The visit to the refinery was scheduled for tomorrow, and guess who’d finally decided to show signs of life and reappear at the office?
Ding, ding, motherfucking ding. Yours truly.
“You’re alive,” my father pointed out rather unhappily, still reading something on his iPad at his desk, his eyebrows somewhere on his upper forehead.
Cillian sprawled in front of him in his designated seat, texting.
“Don’t sound so disappointed.” I stepped inside, planting my ass on the seat next to Cillian.
I turned to my brother. “Leave.”
His molten eyes shot up from his phone. He had the challenging, taunting gaze of a man who was waiting to be invited to war.
“Are you high?” he inquired politely.
“Sober as a miserable, bloated celebrity post-rehab. I need to talk to Da. Alone.”
They exchanged a look that spoke dozens of sentences. Finally, Gerald nodded. My brother stood, but not before flashing me a warning look that said after Da plowed into my ass, he intended to shove explosives into it.
The door closed, and I turned to my father.
“I have some great leads about what Sylvester is up to,” I started, but he cut me off with a wave of a hand, sending the iPad crashing against his desk.

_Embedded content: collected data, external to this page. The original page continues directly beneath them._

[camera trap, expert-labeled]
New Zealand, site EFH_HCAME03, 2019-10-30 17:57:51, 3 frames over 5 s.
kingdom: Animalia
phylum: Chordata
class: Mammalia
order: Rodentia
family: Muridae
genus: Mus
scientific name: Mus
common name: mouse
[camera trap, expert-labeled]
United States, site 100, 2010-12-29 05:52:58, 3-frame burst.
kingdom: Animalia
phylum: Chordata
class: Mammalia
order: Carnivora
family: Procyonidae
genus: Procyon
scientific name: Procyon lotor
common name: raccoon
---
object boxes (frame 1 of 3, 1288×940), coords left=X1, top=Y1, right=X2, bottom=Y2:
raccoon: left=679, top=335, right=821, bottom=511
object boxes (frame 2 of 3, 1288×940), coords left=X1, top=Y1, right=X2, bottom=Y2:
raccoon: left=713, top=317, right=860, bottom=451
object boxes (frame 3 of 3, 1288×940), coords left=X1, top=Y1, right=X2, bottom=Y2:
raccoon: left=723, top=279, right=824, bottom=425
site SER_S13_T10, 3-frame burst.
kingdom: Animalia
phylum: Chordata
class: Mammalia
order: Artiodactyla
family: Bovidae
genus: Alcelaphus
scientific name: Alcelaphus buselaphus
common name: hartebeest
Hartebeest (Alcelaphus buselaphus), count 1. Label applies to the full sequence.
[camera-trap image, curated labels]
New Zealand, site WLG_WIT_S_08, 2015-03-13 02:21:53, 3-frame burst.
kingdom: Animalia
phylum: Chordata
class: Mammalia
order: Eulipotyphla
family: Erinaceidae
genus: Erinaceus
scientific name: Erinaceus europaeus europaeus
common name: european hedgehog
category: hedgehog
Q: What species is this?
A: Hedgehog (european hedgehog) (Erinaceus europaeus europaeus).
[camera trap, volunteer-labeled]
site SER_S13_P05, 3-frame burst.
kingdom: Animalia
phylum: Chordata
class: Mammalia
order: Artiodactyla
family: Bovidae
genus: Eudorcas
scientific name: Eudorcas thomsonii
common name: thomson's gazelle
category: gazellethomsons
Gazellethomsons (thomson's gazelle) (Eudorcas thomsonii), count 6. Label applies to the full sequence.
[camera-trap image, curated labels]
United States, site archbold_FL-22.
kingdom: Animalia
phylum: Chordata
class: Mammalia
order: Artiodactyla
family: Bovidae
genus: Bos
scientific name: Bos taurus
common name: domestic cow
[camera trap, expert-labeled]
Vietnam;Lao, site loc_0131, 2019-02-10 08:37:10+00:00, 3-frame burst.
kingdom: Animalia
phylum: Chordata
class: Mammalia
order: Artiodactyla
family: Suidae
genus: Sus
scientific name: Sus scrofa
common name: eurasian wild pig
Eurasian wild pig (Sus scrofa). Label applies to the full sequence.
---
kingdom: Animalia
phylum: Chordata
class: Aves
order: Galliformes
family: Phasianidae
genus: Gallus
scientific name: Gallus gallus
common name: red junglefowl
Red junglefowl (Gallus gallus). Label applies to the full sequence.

“You go MIA for four days after your agreement with the Brennan girl goes bust, and you think I care about your conspiracy theories?”
“I think you care about this company,” I enunciated through gritted teeth. “And I have information.”
“Stop being a professional timewaster,” Da countered. “And get to the heart of it. You are here because you messed up and didn’t have the guts to face the music. You broke the rules. You weren’t celibate.”
“No,” I admitted. “I wasn’t, but I didn’t sleep with that other chick, Lana. And that thing with Sailor…” I paused, feeling my nostrils flare. “It wasn’t just fucking.”